Shares in Sony dived more than 10 percent to lows not seen since 1980 after the troubled Japanese electronics maker announced it would issue bonds worth 150 billion yen ($1.9 billion).
Sony was down 10.91 percent at 775 yen in morning trade on the Tokyo Stock Exchange after falling to a low of 772 yen, down 11.26 percent from Wednesday.
The firm said late Wednesday it would issue convertible bonds totalling 150 billion yen to raise funds for business investment and to repay debts, sparking fears of dilution of the value of each share.
The price was less than five percent of the peak price of 16,950 yen in 2000, the year PlayStation 2 was released.
"This is likely a one-off trade following the CB (convertible bonds) announcement," said Mitsushige Akino, chief fund manager at Ichiyoshi Investment Management.
"Focus is on whether the firm can achieve synergy effects through the tie-up with Olympus," he told Dow Jones Newswires.

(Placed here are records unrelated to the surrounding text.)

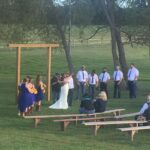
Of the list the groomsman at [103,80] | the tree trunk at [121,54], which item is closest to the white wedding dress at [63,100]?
the groomsman at [103,80]

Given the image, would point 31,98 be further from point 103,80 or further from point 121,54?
point 121,54

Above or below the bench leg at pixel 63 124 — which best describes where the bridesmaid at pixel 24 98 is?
above

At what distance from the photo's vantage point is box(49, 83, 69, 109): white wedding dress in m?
27.2

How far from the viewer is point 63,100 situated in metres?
27.4

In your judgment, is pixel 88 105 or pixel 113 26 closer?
pixel 88 105

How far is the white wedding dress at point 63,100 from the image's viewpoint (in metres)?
27.2

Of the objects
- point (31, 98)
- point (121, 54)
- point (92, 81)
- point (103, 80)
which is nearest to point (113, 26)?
point (121, 54)

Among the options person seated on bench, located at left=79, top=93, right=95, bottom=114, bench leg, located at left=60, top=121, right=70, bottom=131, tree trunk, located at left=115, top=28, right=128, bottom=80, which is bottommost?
bench leg, located at left=60, top=121, right=70, bottom=131

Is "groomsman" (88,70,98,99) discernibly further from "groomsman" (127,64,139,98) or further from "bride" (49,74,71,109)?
"bride" (49,74,71,109)

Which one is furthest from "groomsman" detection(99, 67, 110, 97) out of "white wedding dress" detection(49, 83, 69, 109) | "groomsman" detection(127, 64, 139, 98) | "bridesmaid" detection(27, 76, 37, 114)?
"bridesmaid" detection(27, 76, 37, 114)

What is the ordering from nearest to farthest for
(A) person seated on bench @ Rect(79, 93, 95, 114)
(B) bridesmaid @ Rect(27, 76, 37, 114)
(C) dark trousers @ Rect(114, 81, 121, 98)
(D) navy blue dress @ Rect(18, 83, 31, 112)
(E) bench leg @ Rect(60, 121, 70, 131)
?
(E) bench leg @ Rect(60, 121, 70, 131) → (A) person seated on bench @ Rect(79, 93, 95, 114) → (D) navy blue dress @ Rect(18, 83, 31, 112) → (B) bridesmaid @ Rect(27, 76, 37, 114) → (C) dark trousers @ Rect(114, 81, 121, 98)

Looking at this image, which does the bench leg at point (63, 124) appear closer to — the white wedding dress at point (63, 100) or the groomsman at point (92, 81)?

Sony has joined hands with the camera and endoscopes maker which had looked for business partners as it tries to move on from an embarrassing accounting scandal.
In September, Sony said it would invest 50 billion yen in Olympus, citing its desire to tap the lucrative medical equipment business as its television unit struggles.

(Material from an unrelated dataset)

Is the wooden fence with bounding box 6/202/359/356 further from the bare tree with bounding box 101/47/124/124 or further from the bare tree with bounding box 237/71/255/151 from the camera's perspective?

Olympus said Monday it had swung back into the black in the first half of its fiscal year, reporting a $100 million net profit on the sale of subsidiaries unrelated to its core business, while the key medical systems unit posted an operating profit.
Sony and its domestic rivals are all struggling due to the strong yen and falling prices of television and other products amid stiff competition from South Korean, Chinese and other makers.
Moody's last week downgraded Sony's credit rating for the second time in a month, the latest blow to Japan's electronics sector where embattled Sharp has seen its own credit rating slashed to junk.
The global ratings agency chopped Sony by one notch to Baa3 with a negative outlook, just above junk grade.